Die genaue Anzahl der Inhaftierten lässt sich aus heutiger Sicht nicht mehr genau ermitteln. Nach einer Aufstellung des KZ Bergen-Belsen befanden sich im März 1945 517 weibliche Häftlinge im Lager Tannenberg. Nach Schätzungen und Beobachtungen ehemaliger Häftlinge weicht diese Zahl jedoch nach oben ab. 

Die Frauen litten unter menschenunwürdigen Bedingungen im Lager - hinzu kam der strenge Winter des Jahres 1944/1945 und die Drangsalierungen durch das Lagerpersonal. Insbesondere die Aufseherinnen der SS blieben vielen Überlebenden in Erinnerung. Bei Kriegsende wurde das Lager von SS-Aufseherinnen und Wachmannschaften verlassen. Die Lagerinsassen wurden unmittelbar vor Eintreffen der britischen Truppen - durch Einheiten des Unterlüßer Volkssturms - auf Lastwagen in das KZ Bergen-Belsen gebracht, wo noch viele den dort herrschenden Krankheiten zum Opfer fielen. 
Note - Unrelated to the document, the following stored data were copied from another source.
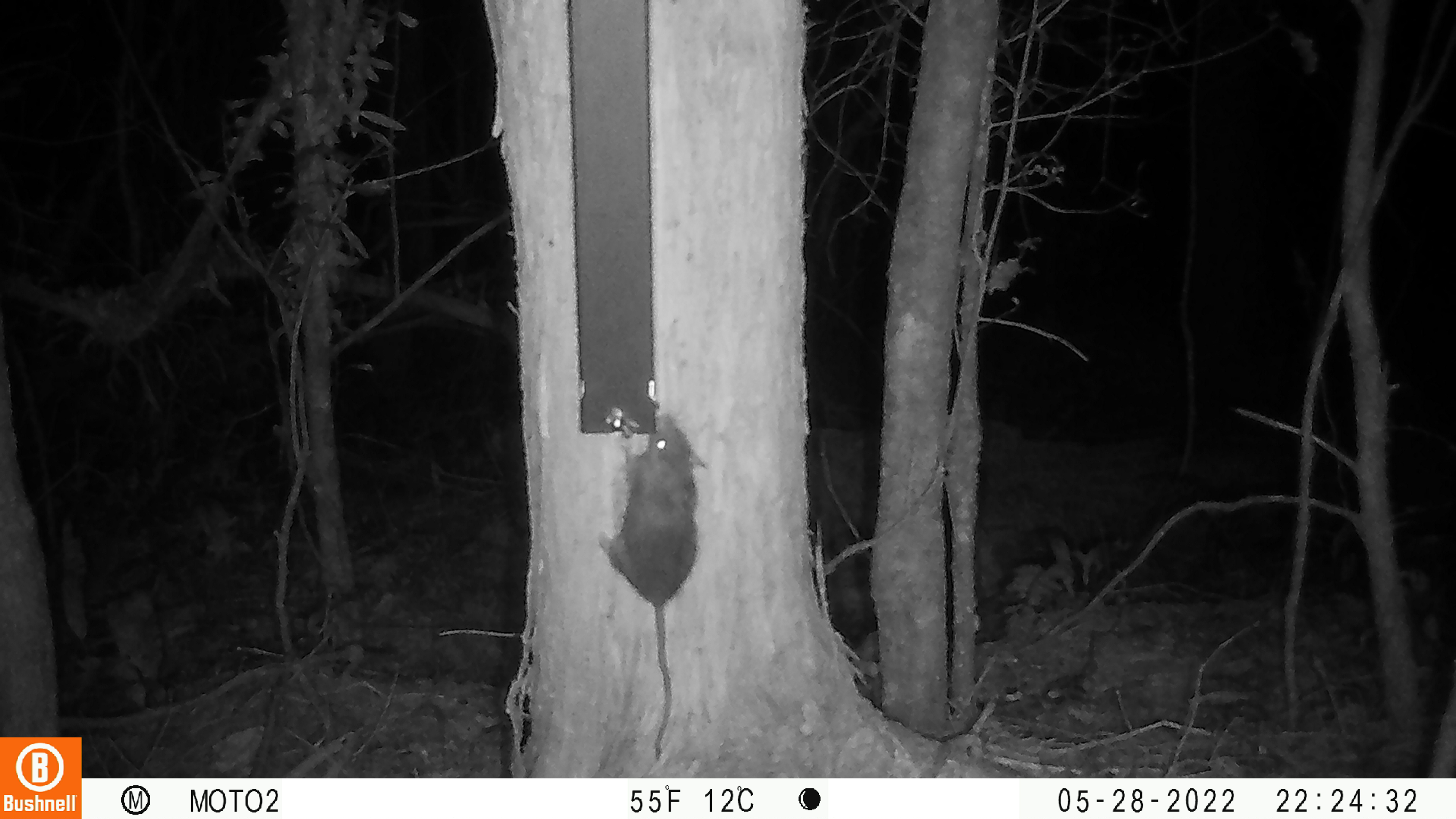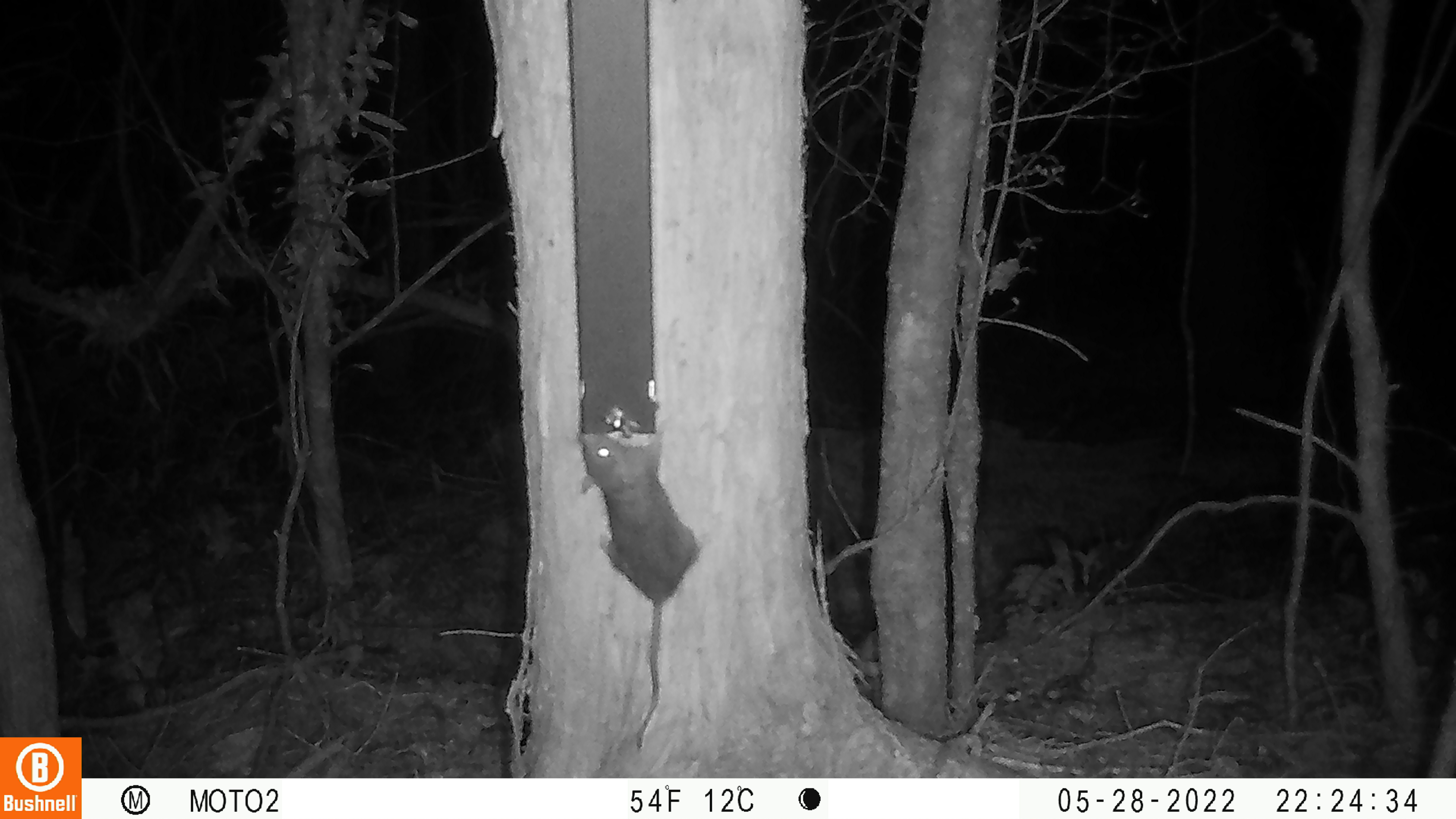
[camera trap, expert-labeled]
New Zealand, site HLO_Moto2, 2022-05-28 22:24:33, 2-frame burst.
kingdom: Animalia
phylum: Chordata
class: Mammalia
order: Rodentia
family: Muridae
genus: Rattus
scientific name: Rattus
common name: rat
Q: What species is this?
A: Rat (Rattus).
Über die Zusammenhänge und Hintergründe war in diesem Blog bereits berichtet worden - in der Celleschen Zeitung war am 02.03.2018 hierzu ein ausführlicher Beitrag erschienen. 

Im Rahmen der Protestaktion "Rheinmetall entwaffnen" hatten die Veranstalter am Nachmittag des 01.09.2018 zu einer Gedenkveranstaltung am Standort des ehemaligen KZ-Außenlagers Tannenberg aufgerufen. Rund 100 Besucherinnen und Besucher fanden sich vor Ort ein - viele von ihnen waren zu Fuß aus Unterlüß gekommen. 
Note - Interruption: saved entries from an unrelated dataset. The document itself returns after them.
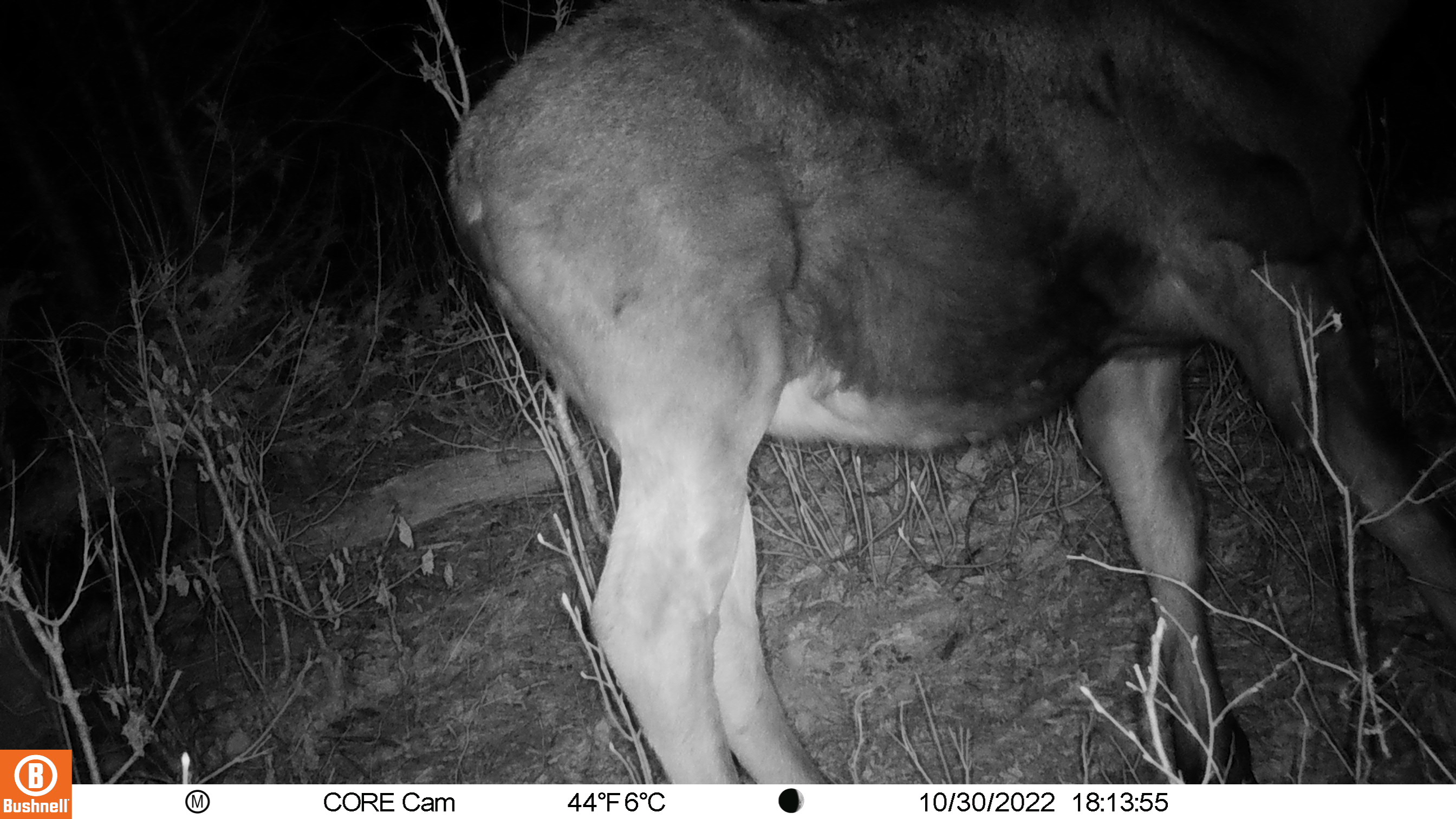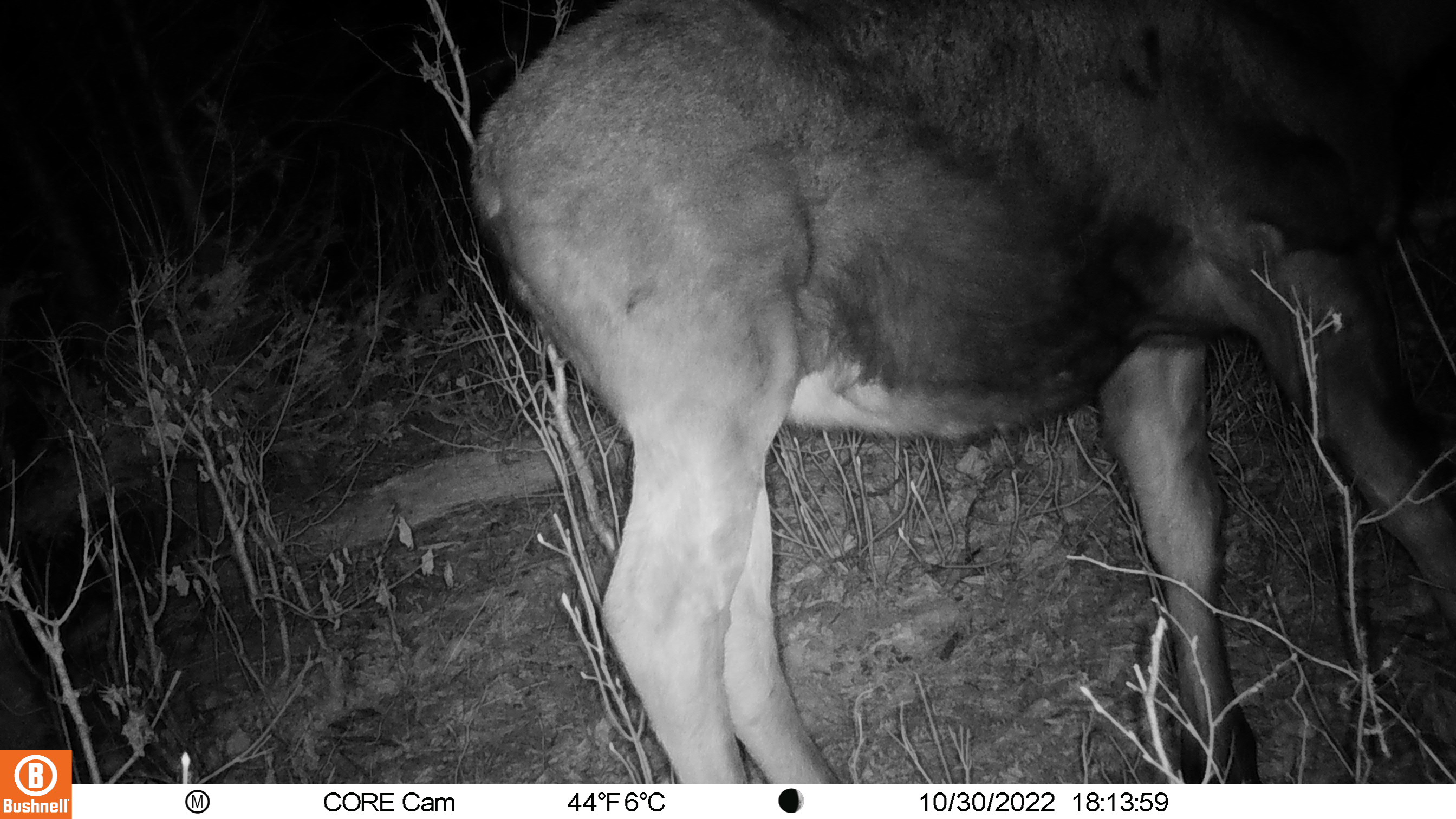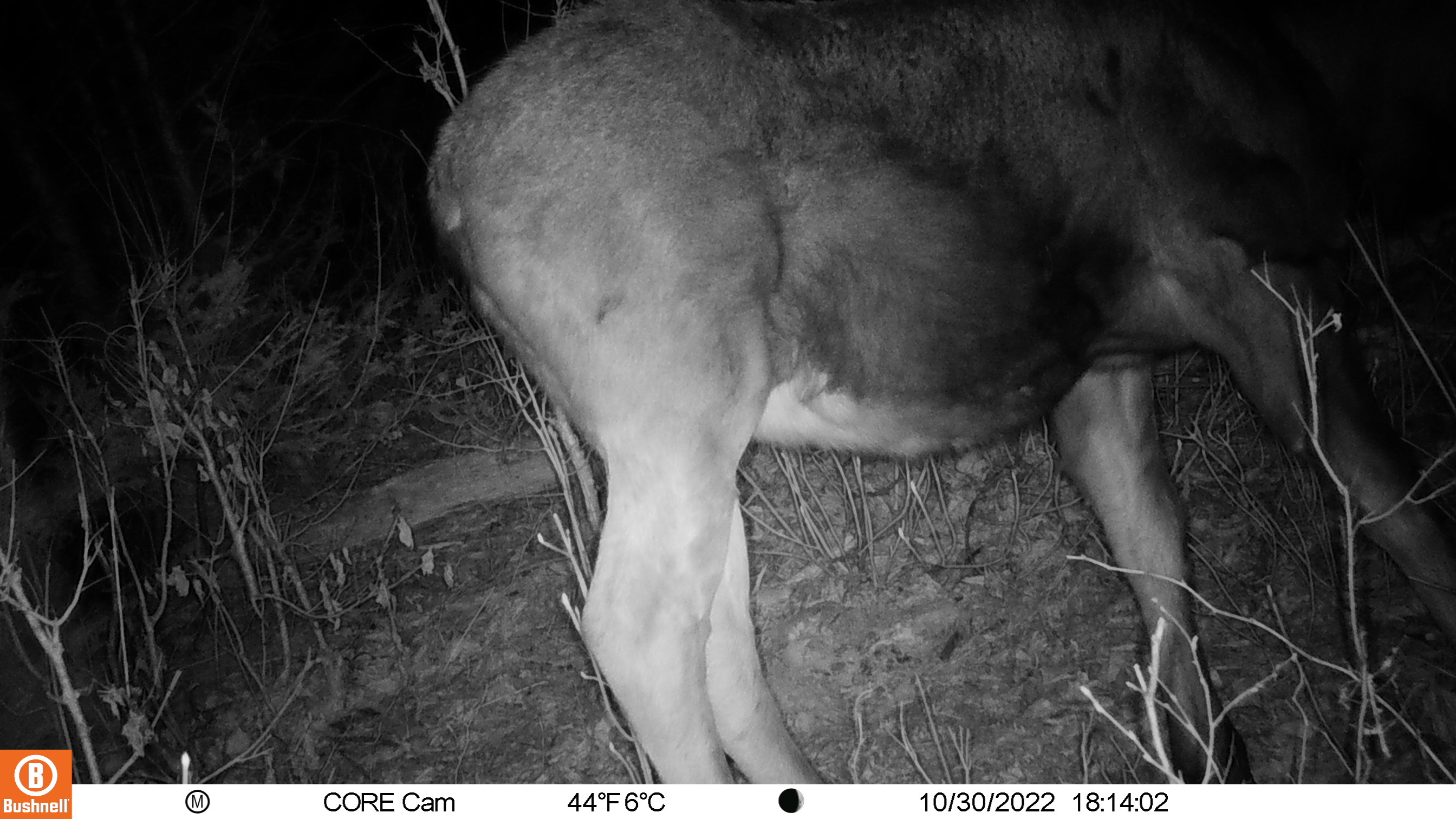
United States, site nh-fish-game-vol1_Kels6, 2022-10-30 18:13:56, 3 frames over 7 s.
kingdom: Animalia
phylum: Chordata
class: Mammalia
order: Artiodactyla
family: Cervidae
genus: Alces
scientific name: Alces alces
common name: moose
Bild: Gedenkveranstaltung am ehemaligen KZ-Außenlager Tannenberg. Quelle: H. Altmann, 2018. 

Die Gedenkveranstaltung fand im zugänglichen Bereich des ehemaligen Lagers statt und wurde von Vorträgen zur Geschichte des KZ-Außenlagers begleitet. Insbesondere nahmen an der Veranstaltung viele Jüngere teil, die großes Interesse an den historischen Zusammenhängen des einstigen Lagers zeigten. 

Bild: Gedenkveranstaltung am ehemaligen KZ-Außenlager Tannenberg. Quelle: H. Altmann, 2018. 

Im Anschluss wurde eine Gedenkminute für die Opfer des Nationalsozialismus und insbesondere für die Häftlinge des Außenlagers Tannenberg abgehalten. Teilnehmer legten Blumen nieder und errichteten im Bereich der Zufahrt zum einstigen Lagergelände eine provisorische Gedenktafel. 

Bild: niedergelegte Blumen am ehemaligen KZ-Außenlager Tannenberg. Quelle: H. Altmann, 2018. 

Es handelte sich hierbei um die erste Gedenkveranstaltung die am ehemaligen KZ-Außenlager Tannenberg überhaupt stattfand. Seitens der Gemeinde Unterlüß bzw. der heutigen Gemeinde Südheide gab bisher keine offiziellen Bestrebungen an den Ort zu erinnern. 

Axel Flader, Bürgermeister der heutigen Gemeinde Südheide gab an, "da es - geschichtlich gesehen - mehrere Sachverhalte in Unterlüß aufzuarbeiten gäbe, kann es nur als Aufgabe des Landes gesehen werden, die Sachverhalte zu ordnen, in einen geschichtlichen Kontext zu stellen und eine Gewichtung der Themen vorzunehmen." (CZ v. 02.03.2018). 

Bild: provisorisch errichtete Tafel am ehemaligen KZ-Außenlager Tannenberg. Quelle: H. Altmann, 2018. 

Eine vorrangige Kompetenz des Landes bei der Aufarbeitung regionalhistorischer Sachverhalte gibt es aber nicht - vielmehr kommt es auf die Initiative vor Ort an. 

Vom  SPD-Ortsverein Südheide wird daher, mit Unterstützung der Stiftung Niedersächsische Gedenkstätten sowie Historikern aktuell angestrebt, im Bereich des ehemaligen KZ-Außenlagers eine dauerhafte Gedenktafel zu errichten. Die Überlegungen haben sich nach der Veröffentlichung der historischen Zusammenhänge konkretisiert - die Umsetzung ist allerdings noch in Arbeit. 

Die Gedenkveranstaltung vom 01.09.2018 stellt insofern einen wichtigen Beitrag dazu dar, die Erinnerung an das ehemalige KZ-Außenlager Tannenberg wach zu halten.